- [Exercise data]
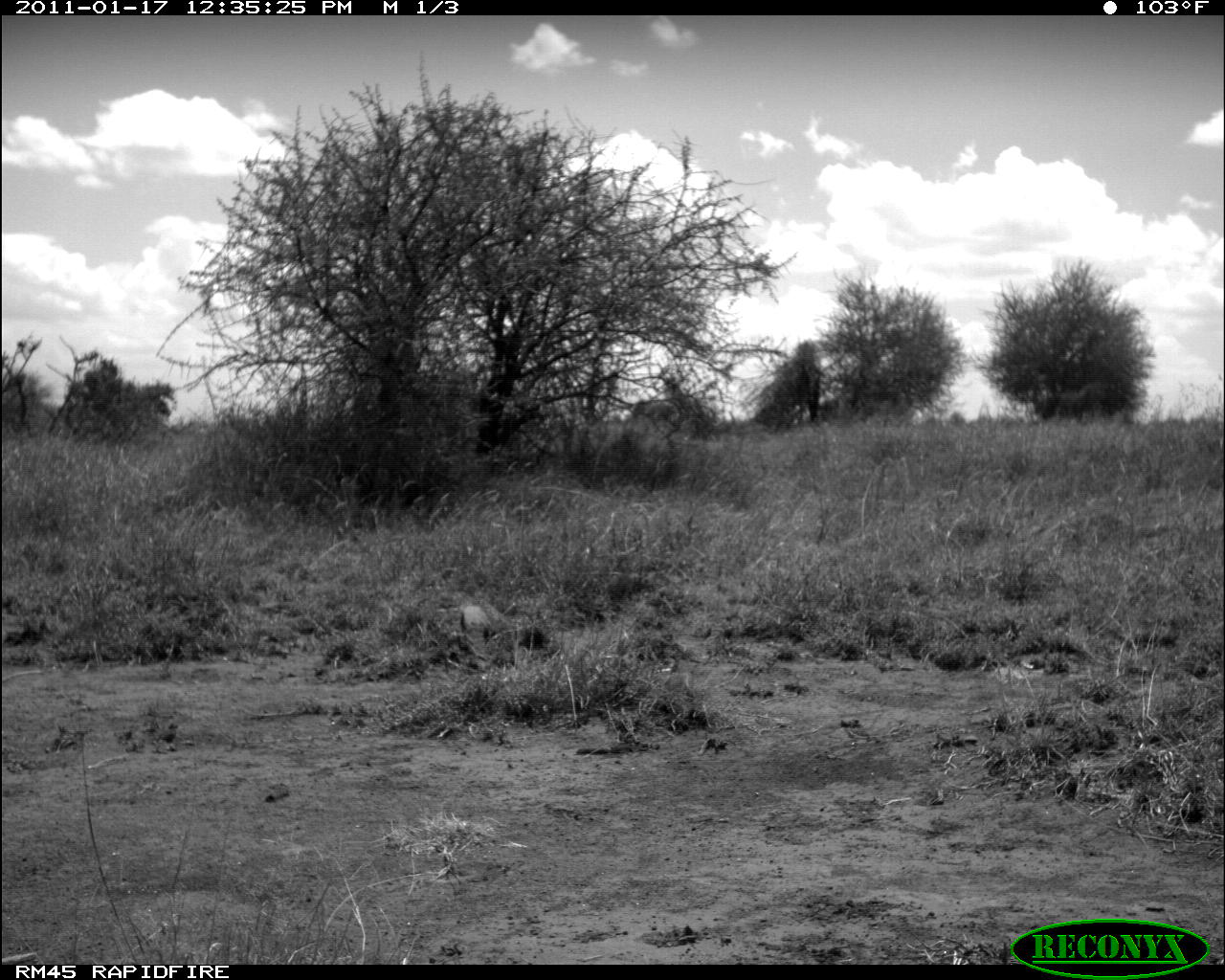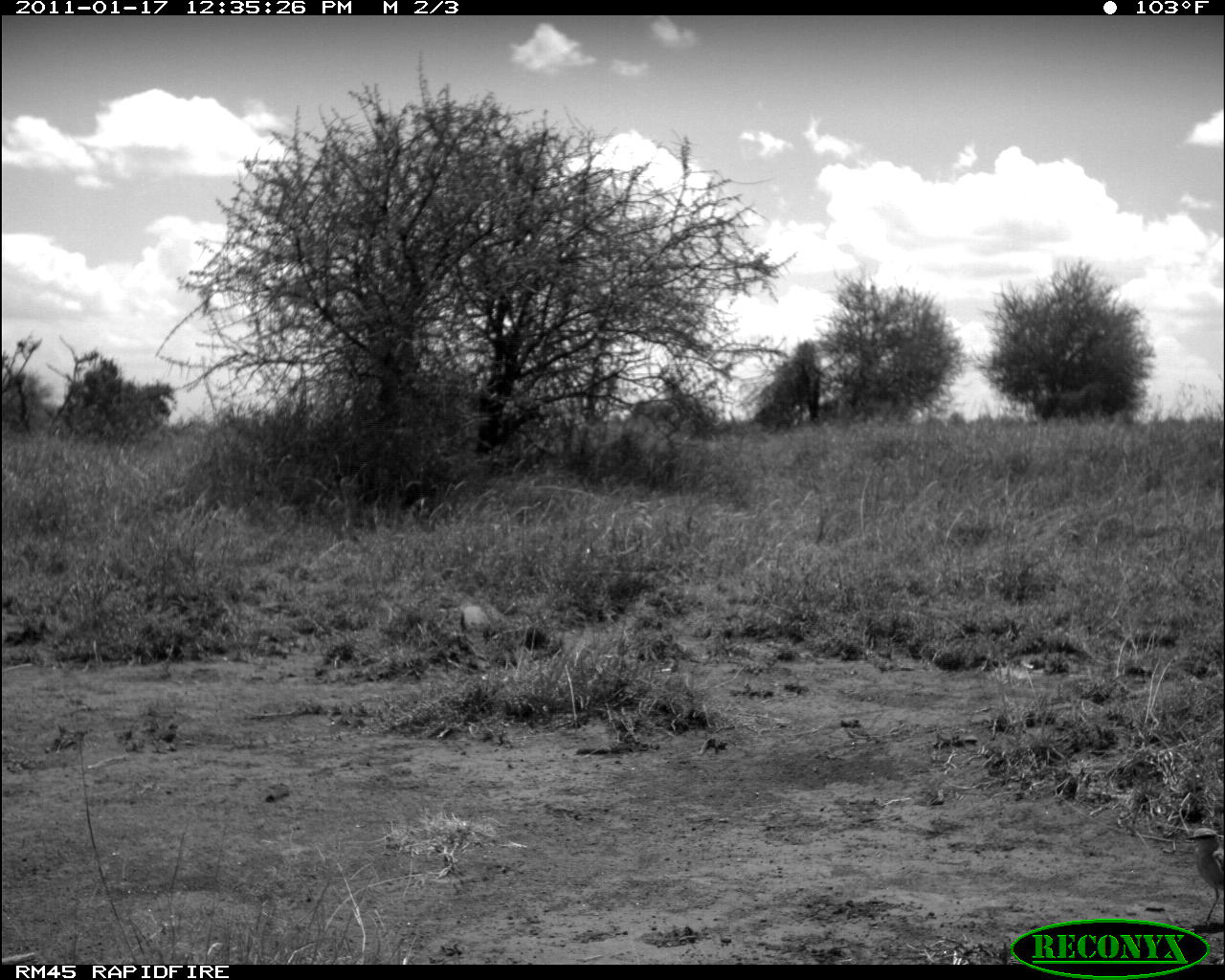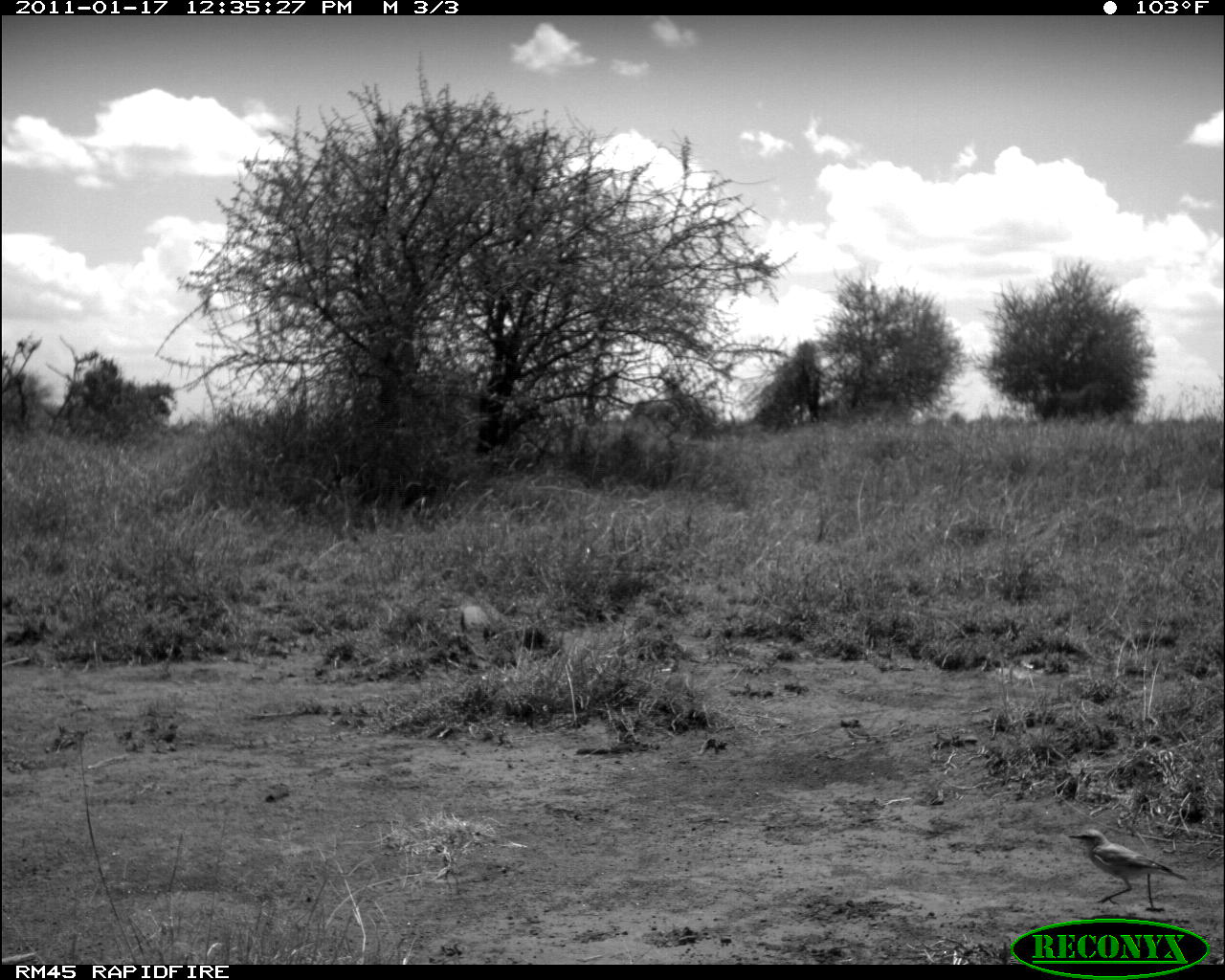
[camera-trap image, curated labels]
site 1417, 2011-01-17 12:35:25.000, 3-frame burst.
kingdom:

- [What is needed]
Write every line above again exactly, but leave the pictures out.

- [Response area]
[camera-trap image, curated labels]
site 1417, 2011-01-17 12:35:25.000, 3-frame burst.
kingdom:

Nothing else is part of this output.